-- Task objective --
Count the lines of the data below that contain the word "closer", and reply with that number alone.

-- Records for the task --
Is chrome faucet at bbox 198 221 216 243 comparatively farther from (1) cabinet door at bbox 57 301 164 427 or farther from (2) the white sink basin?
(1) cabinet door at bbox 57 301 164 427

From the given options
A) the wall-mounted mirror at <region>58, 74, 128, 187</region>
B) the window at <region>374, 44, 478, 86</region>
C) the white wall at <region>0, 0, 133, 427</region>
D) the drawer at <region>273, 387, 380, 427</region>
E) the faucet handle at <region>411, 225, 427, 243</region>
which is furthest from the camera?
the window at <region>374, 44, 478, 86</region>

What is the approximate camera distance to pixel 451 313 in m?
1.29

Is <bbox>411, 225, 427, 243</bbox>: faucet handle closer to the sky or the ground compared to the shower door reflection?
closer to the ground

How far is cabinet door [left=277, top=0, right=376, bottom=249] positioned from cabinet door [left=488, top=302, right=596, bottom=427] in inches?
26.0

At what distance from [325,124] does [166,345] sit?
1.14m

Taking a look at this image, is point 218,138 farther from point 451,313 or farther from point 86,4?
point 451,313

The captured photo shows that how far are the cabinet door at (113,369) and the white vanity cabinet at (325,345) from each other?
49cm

--

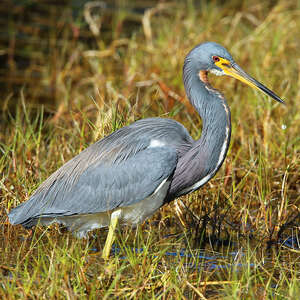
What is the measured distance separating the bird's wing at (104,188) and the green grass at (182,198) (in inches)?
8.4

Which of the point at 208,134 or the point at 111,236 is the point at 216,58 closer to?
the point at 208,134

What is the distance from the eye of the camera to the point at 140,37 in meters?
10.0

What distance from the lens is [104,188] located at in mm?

-- Response to the exercise --
3